James Wood and the Breezy, Free, Indirect Style

Sunday Morning Writer’s Blog

I’m still recovering from the news that the publication date for The Western Light has been moved up to August 2012 because my publishers are enthusiastic about the novel. It’s what one hopes for and I’m superstitious enough not to want to talk about it. In the meantime, let’s look at James Wood and his discovery of a fiction technique called “the free, indirect style.” He writes about it in his book of non-fiction, How Fiction Works, which also has interesting things to say about specific concrete detail, for those of you learning how to describe the world of your characters. What Wood calls “free, indirect style” isn’t really new.
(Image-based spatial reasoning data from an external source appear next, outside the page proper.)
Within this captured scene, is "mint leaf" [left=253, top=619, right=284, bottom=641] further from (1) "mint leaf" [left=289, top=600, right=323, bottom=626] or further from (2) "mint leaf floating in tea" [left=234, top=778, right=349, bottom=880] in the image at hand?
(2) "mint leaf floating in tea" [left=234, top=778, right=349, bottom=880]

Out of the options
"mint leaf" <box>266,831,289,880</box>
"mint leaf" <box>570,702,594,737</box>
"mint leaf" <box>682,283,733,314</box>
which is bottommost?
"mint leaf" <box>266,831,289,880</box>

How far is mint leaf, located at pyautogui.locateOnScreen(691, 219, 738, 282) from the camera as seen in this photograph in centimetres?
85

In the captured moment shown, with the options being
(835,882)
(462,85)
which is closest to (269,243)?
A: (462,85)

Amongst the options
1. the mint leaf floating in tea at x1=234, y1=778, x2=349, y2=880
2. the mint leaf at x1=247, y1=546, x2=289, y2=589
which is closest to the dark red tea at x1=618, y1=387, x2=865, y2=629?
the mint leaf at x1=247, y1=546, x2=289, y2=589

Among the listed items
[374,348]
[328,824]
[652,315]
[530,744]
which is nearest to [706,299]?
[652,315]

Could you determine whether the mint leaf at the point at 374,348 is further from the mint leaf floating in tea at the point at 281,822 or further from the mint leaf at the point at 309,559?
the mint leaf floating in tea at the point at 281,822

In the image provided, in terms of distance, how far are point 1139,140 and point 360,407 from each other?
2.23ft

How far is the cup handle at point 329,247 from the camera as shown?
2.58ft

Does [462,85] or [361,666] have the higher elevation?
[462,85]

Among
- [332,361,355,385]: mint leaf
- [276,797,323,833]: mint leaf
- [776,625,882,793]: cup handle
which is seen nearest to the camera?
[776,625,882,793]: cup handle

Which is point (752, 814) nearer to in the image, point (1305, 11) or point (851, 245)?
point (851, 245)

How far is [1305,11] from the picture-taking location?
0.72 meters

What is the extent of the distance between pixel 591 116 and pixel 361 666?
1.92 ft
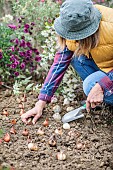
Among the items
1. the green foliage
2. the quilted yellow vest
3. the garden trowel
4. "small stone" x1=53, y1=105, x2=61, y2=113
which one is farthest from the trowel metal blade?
the green foliage

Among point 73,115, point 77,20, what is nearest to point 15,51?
point 73,115

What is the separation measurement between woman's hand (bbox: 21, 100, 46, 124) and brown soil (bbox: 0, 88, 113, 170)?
4cm

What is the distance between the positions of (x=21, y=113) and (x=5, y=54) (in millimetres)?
568

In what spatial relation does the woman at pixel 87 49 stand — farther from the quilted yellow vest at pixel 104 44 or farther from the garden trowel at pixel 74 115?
the garden trowel at pixel 74 115

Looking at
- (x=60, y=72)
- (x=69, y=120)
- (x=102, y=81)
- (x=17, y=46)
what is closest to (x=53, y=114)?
(x=69, y=120)

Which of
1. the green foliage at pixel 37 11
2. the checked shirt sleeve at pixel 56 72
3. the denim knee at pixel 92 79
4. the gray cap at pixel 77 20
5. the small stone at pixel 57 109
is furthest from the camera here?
the green foliage at pixel 37 11

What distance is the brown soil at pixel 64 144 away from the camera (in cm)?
223

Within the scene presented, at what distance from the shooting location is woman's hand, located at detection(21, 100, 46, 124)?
2.67 metres

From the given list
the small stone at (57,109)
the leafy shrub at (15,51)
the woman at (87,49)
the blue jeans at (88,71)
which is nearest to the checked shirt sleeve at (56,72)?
the woman at (87,49)

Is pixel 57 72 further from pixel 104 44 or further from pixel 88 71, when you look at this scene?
pixel 104 44

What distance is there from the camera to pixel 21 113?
281cm

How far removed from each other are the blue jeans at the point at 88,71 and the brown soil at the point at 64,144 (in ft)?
0.69

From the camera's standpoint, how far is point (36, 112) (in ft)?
8.84

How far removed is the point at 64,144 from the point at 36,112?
337 mm
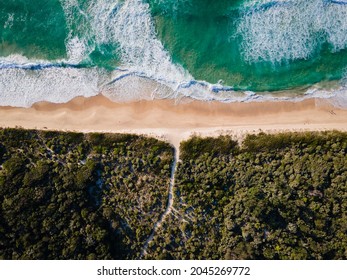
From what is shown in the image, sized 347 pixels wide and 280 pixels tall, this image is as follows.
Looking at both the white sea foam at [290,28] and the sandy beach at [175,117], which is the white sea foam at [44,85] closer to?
the sandy beach at [175,117]

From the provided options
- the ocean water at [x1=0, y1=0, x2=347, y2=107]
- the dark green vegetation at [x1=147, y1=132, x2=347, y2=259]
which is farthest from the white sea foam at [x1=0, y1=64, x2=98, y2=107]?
the dark green vegetation at [x1=147, y1=132, x2=347, y2=259]

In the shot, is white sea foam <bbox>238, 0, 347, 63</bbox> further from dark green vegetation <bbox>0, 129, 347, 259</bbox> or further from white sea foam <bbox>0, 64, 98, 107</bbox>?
white sea foam <bbox>0, 64, 98, 107</bbox>

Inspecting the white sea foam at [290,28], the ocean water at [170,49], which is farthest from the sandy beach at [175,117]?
the white sea foam at [290,28]

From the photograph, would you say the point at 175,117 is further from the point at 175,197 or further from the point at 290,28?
the point at 290,28

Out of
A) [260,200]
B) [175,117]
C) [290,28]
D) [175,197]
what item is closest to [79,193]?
[175,197]

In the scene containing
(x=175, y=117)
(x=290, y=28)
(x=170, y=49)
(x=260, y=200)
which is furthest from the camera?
(x=170, y=49)

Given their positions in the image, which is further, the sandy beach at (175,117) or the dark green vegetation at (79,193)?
the sandy beach at (175,117)

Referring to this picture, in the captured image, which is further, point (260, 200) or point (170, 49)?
point (170, 49)
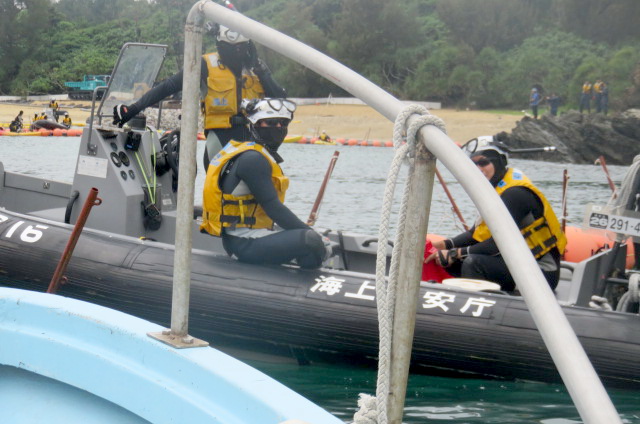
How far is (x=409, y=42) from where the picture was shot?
6038 cm

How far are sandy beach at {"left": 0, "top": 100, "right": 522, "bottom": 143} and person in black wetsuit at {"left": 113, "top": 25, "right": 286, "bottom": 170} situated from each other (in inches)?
1184

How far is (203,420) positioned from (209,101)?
13.8 ft

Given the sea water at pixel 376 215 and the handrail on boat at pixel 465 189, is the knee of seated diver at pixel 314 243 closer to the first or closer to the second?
the sea water at pixel 376 215

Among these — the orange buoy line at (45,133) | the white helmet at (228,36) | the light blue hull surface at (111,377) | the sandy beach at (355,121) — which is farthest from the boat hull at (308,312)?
the sandy beach at (355,121)

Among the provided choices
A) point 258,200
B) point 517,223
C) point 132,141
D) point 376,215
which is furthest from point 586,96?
point 258,200

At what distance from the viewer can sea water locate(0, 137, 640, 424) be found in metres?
4.63

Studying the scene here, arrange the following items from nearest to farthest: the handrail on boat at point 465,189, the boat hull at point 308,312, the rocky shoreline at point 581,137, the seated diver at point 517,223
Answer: the handrail on boat at point 465,189 < the boat hull at point 308,312 < the seated diver at point 517,223 < the rocky shoreline at point 581,137

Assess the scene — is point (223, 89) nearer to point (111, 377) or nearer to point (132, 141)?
point (132, 141)

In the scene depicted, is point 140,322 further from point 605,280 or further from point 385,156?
point 385,156

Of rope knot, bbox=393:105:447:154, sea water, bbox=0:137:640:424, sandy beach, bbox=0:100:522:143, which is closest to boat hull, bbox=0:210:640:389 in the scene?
sea water, bbox=0:137:640:424

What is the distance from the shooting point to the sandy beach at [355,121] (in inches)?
1527

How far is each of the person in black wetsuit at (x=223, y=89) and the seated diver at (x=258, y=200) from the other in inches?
36.2

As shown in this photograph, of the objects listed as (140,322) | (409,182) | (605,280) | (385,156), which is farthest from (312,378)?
(385,156)

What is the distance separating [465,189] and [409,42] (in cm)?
6025
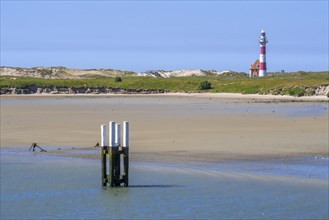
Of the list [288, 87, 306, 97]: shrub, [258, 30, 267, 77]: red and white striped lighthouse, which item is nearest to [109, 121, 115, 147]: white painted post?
[288, 87, 306, 97]: shrub

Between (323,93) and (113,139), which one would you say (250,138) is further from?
(323,93)

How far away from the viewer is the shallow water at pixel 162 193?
15.1 metres

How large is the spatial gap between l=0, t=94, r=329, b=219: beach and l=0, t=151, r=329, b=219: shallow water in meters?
0.02

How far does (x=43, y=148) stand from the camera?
25.1 meters

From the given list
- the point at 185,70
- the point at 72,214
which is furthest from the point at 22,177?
the point at 185,70

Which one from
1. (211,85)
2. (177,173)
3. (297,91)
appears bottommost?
(177,173)

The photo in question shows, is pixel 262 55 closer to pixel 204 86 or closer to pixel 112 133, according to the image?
pixel 204 86

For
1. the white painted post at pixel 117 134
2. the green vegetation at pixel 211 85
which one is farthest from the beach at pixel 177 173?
the green vegetation at pixel 211 85

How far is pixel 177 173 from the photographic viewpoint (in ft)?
64.2

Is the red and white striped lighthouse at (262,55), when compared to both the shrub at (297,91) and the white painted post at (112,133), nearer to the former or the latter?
the shrub at (297,91)

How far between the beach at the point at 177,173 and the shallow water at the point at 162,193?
0.8 inches

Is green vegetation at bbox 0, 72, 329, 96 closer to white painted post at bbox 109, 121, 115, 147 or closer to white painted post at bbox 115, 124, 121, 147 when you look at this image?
white painted post at bbox 115, 124, 121, 147

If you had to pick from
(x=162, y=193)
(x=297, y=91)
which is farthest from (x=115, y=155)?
(x=297, y=91)

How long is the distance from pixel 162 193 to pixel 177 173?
2.47 meters
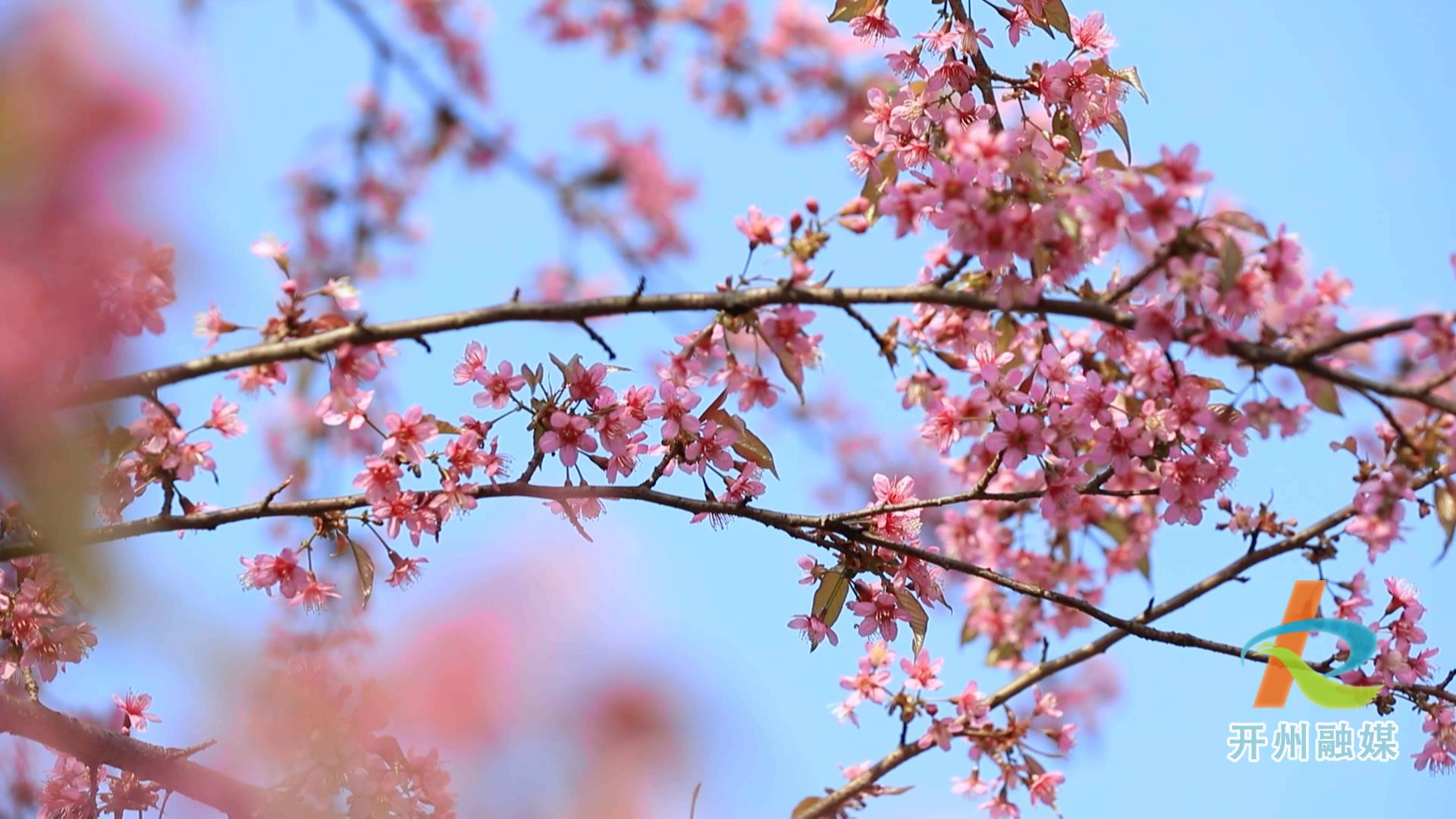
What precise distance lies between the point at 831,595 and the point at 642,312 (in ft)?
2.85

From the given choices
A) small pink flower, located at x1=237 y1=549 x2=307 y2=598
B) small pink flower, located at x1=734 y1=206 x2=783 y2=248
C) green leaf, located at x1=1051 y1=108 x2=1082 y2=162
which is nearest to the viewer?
small pink flower, located at x1=734 y1=206 x2=783 y2=248

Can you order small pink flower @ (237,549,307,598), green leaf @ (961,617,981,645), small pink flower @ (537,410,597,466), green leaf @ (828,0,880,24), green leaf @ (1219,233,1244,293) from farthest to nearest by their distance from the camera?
green leaf @ (961,617,981,645)
green leaf @ (828,0,880,24)
small pink flower @ (237,549,307,598)
small pink flower @ (537,410,597,466)
green leaf @ (1219,233,1244,293)

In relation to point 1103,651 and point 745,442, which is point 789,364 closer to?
point 745,442

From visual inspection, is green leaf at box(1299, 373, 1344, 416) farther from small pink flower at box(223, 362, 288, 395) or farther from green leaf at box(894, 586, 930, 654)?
small pink flower at box(223, 362, 288, 395)

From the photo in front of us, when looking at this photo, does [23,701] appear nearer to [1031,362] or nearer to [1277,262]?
[1031,362]

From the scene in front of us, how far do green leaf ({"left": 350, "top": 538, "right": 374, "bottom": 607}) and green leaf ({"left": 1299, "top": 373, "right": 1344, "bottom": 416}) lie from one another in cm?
172

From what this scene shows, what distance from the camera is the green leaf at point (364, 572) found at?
2.35 meters

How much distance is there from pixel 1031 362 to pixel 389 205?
5.92 meters

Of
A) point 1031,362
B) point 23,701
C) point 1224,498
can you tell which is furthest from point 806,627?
point 23,701

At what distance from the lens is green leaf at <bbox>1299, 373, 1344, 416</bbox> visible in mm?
1900

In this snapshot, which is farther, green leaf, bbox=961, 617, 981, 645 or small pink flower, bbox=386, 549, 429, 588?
green leaf, bbox=961, 617, 981, 645

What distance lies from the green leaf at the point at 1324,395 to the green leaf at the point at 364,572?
5.64 ft

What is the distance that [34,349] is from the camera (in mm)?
1599

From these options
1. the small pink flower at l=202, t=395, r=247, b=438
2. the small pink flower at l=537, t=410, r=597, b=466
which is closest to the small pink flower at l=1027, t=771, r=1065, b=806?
the small pink flower at l=537, t=410, r=597, b=466
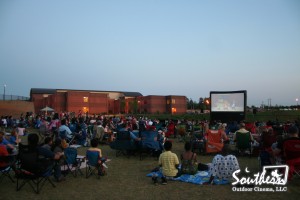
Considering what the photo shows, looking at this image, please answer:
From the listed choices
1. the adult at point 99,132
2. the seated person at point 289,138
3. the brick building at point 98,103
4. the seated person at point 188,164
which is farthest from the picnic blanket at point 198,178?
the brick building at point 98,103

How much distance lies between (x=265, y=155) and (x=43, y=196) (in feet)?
18.7

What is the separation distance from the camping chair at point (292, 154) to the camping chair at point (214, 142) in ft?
13.9

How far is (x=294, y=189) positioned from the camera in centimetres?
579

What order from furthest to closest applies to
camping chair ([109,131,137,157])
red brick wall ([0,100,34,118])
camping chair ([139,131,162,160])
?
→ red brick wall ([0,100,34,118]), camping chair ([109,131,137,157]), camping chair ([139,131,162,160])

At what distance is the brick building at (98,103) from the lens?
66062 millimetres

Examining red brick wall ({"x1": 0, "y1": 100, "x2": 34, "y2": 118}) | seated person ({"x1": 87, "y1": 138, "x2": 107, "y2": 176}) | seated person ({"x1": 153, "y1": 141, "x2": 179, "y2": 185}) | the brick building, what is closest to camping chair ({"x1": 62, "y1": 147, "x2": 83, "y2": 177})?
seated person ({"x1": 87, "y1": 138, "x2": 107, "y2": 176})

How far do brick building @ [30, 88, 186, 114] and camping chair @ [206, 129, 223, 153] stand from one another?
58747 millimetres

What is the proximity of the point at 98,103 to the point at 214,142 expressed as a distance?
6111 centimetres

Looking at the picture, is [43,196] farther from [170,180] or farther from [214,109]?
[214,109]

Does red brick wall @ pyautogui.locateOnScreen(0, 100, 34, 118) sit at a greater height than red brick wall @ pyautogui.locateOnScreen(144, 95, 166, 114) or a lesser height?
lesser

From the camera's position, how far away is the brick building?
66062 millimetres

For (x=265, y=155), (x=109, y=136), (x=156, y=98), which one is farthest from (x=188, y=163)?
(x=156, y=98)

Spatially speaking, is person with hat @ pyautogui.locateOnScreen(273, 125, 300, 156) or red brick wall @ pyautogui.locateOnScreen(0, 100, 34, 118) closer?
person with hat @ pyautogui.locateOnScreen(273, 125, 300, 156)

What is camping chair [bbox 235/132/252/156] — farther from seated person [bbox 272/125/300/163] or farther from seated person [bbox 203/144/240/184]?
seated person [bbox 203/144/240/184]
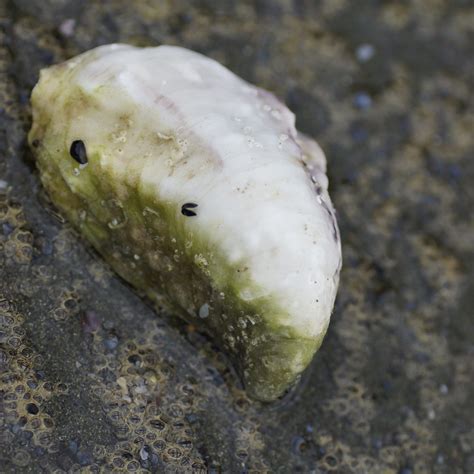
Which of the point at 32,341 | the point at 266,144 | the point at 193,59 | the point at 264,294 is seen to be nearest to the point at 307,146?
the point at 266,144

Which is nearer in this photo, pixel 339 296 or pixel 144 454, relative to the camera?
pixel 144 454

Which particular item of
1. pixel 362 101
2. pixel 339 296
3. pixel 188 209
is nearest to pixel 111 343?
pixel 188 209

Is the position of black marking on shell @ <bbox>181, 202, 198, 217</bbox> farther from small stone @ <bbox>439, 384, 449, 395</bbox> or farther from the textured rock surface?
small stone @ <bbox>439, 384, 449, 395</bbox>

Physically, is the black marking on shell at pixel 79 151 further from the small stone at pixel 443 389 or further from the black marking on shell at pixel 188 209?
the small stone at pixel 443 389

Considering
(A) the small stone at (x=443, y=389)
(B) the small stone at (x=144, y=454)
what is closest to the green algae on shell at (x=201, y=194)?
(B) the small stone at (x=144, y=454)

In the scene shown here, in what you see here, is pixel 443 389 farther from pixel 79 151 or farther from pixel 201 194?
pixel 79 151

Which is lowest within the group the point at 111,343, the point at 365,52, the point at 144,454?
the point at 144,454

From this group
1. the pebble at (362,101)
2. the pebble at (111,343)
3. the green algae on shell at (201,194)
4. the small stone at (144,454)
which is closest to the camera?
the green algae on shell at (201,194)
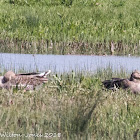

Novelists have been doing it for a while without realizing it. Here are three examples that demonstrate what Wood says. The examples are in single quotes:

Example One: ‘He looked over at his wife. “She looks so unhappy,” he thought, “almost sick.” He wondered what to say.’ Wood calls this straight reporting, the old-fashioned notion of the character’s thought as a speech made to himself, a kind of internal address.

Example Two: ‘He looked over at his wife. She looked so unhappy, he thought, almost sick. He wondered what to say.’ This is reported or indirect speech, the internal speech of the husband reported by the author as such. It is the style writers of realism traditionally use.

Example Three: ‘He looked at his wife. Yes, she was tiresomely unhappy again, almost sick. What the hell should he say?’ The third example is what Wood calls the free, indirect style because the husband’s internal speech has been freed of its authorial flagging, no “he said to himself”or “he wondered” or “he thought.” There is a huge gain in flexibility, Wood claims, because the narrative seems to float away from the novelist, and take on the properties of the character, who now seems to “own” the words.

Here’s something else about it that Wood doesn’t mention: free, indirect style closes the psychic distance between the reader and the character. The psychic distance in fiction is like a camera.It can move in for a close up or do a sweeping panoramic shot of what’s going on. So in a sense, you are always writing a close up when you use free indirect style because the psychic distance between the reader and the character becomes more intimate. It also feels breezier, and that makes your writing look like effortless story telling. And that’s important. So get to recognize the technique and learn to use it to your advantage. As a veteran novelist, I’m still finding out how to make the best use of it too.